Lightweight, tough and strong, our bones are forces of nature. Ottman Tertuliano joined the faculty of Penn Engineering last year to study bone as both a resilient living tissue and sophisticated organic material. AMA Family Assistant Professor in the Department of Mechanical Engineering and Applied Mechanics, Tertuliano creates new tools to measure tissue mechanics at the smallest scales imaginable.
Thanks to his research, we won’t need to imagine. The Tertuliano Lab is hard at work creating visual data that demonstrates how bones behave under dynamic stress — a significant unknown in healthcare.
Whether it be the everyday stress of walking or a more forceful impact, a healthy bone or one compromised by illness, Tertuliano has fine-tuned methods to visualize and explain it. His research has revealed a rich universe of bone’s protective structural mechanisms and his sights are set on thorough characterization and explanation. After an academic year building a lab, training graduate students and running inventive, labor-intensive experiments at Brookhaven National Laboratory, Tertuliano is ready to reap the rewards.
“I’m excited to get to the point where we are collecting really beautiful data. We’re trying to understand how tissues rearrange under dynamic conditions. In just one year — much quicker than I was expecting — we’ve solved a lot of our hardest problems and are ready to dig into some very complicated experiments,” says Tertuliano.

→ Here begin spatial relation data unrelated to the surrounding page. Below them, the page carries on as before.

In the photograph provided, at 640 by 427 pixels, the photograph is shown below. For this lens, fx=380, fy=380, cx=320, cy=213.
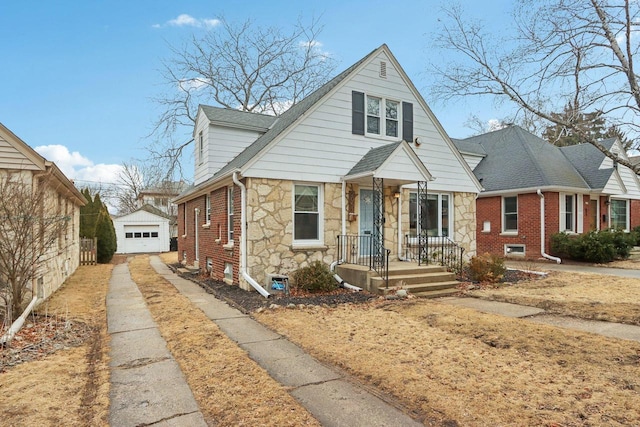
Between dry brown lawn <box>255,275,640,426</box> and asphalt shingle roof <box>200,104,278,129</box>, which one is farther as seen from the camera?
asphalt shingle roof <box>200,104,278,129</box>

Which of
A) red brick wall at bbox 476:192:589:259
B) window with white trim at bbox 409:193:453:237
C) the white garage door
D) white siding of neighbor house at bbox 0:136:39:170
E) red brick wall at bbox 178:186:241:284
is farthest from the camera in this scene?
the white garage door

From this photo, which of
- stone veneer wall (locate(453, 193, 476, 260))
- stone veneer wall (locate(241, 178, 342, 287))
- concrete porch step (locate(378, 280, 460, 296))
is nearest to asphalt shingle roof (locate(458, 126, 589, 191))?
stone veneer wall (locate(453, 193, 476, 260))

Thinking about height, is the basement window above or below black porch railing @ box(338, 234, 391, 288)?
below

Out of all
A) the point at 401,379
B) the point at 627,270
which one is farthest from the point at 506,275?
the point at 401,379

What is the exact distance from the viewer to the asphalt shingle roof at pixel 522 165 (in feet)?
52.3

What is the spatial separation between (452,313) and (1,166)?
8692mm

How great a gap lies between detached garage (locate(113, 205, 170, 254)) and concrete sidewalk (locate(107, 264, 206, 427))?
24.6 m

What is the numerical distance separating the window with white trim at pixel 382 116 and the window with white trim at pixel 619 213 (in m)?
14.0

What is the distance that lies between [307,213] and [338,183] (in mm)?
1178

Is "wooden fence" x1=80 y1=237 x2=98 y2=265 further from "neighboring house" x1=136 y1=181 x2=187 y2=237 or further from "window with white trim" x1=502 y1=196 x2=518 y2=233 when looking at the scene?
"neighboring house" x1=136 y1=181 x2=187 y2=237

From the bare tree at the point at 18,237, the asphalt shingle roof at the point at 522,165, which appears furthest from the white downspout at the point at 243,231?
the asphalt shingle roof at the point at 522,165

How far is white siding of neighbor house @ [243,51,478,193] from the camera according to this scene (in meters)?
9.39

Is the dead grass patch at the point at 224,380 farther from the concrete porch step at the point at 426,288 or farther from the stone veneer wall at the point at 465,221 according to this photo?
the stone veneer wall at the point at 465,221

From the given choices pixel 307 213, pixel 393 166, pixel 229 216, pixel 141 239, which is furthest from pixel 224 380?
pixel 141 239
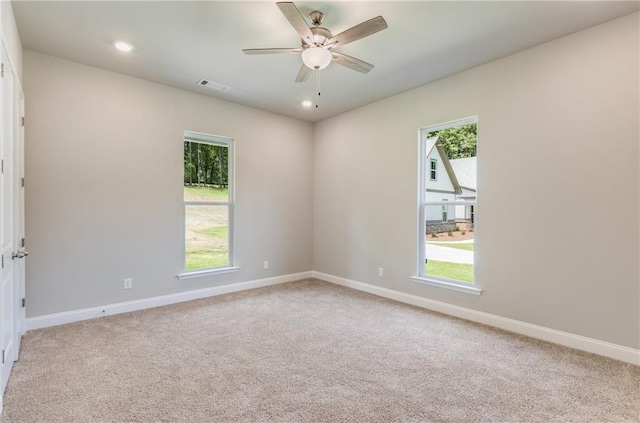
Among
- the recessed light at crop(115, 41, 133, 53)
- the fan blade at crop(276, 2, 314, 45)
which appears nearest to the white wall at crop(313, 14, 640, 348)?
the fan blade at crop(276, 2, 314, 45)

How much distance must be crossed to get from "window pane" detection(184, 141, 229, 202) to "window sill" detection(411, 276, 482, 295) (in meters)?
2.97

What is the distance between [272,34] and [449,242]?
3061mm

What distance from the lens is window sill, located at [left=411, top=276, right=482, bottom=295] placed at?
3.56 m

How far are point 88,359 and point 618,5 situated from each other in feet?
16.6

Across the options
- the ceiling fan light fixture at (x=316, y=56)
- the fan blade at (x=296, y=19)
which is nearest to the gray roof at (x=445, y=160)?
the ceiling fan light fixture at (x=316, y=56)

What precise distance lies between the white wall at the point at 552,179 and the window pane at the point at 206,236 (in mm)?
2544

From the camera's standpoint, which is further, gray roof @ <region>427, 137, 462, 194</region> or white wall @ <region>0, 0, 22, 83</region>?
gray roof @ <region>427, 137, 462, 194</region>

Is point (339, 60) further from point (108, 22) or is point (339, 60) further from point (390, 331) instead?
point (390, 331)

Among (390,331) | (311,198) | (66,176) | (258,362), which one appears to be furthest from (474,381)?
(66,176)

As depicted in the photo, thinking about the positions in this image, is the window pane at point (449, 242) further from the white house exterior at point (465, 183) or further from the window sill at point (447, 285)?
the window sill at point (447, 285)

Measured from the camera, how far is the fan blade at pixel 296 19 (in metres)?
2.03

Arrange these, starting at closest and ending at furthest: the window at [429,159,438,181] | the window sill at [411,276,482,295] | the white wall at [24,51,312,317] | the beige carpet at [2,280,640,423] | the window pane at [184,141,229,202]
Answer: the beige carpet at [2,280,640,423], the white wall at [24,51,312,317], the window sill at [411,276,482,295], the window at [429,159,438,181], the window pane at [184,141,229,202]

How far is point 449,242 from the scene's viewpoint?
157 inches

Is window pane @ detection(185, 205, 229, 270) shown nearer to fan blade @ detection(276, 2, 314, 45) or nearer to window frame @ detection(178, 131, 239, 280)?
window frame @ detection(178, 131, 239, 280)
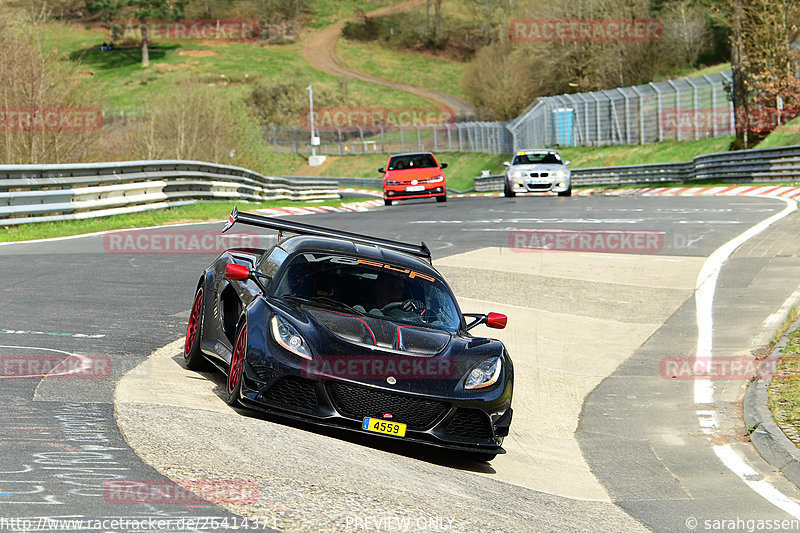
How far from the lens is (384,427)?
6852 mm

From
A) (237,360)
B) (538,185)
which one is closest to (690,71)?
(538,185)

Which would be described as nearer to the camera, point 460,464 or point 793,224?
point 460,464

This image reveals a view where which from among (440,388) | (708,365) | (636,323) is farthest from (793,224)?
(440,388)

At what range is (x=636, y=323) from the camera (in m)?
12.9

How does bone tissue rearrange? It depends how closely you look. Tertuliano’s research has revealed that bones respond to stress in vastly different ways at different scales.
For example, apply repetitive stress to a bone sample and examine it at the nanoscale. Fracture may occur, but collagen fibers just a few hundred nanometers wide will rearrange themselves to maintain the tissue’s toughness. (For comparison, a human hair measures about 100,000 nanometers wide). These bone-specific, highly mineralized collagen fibers interrupt an expected mechanical failure, fighting to keep the tissue intact. Where a different material might weaken and crumble, bone acts with surprising resilience.
Now examine the sample at a larger length scale — 100 microns or more — and watch a new world of protection appear. Here, a bone’s self-preservation technique looks more like mineralized obstacles deflecting or even arresting a crack as it grows. These defensive barriers built into the very structure of our bones exist in the tissue to overwhelm and stop the fracture, requiring energy to overcome and giving cellular repair the opportunity to begin.
“These are only some of the levels and variety we see in bone behavior,” says Tertuliano. “There are many, many more we are investigating. What’s exciting is being able to see and understand bone’s unique hierarchical structure. Mechanical force needs to work its way through tiered levels, each displaying distinct protective behaviors. Bone is a material that handles force by switching gears, in a sense, to adapt to stress and contain damage.”
Understanding this material will be as valuable to clinicians as to mechanical engineers and materials scientists. The Tertuliano Lab is currently collaborating with radiation oncologists, bioengineers and materials scientists, pursuing insights into the weakening effects of proton radiation cancer treatment on bone tissue and fatigue fracture in metals. The lab’s first two doctoral students, Riti Sharma and Luc Capaldi, anchor the lab’s fruitful diversity, concentrating on bone biomechanics and metals research, respectively.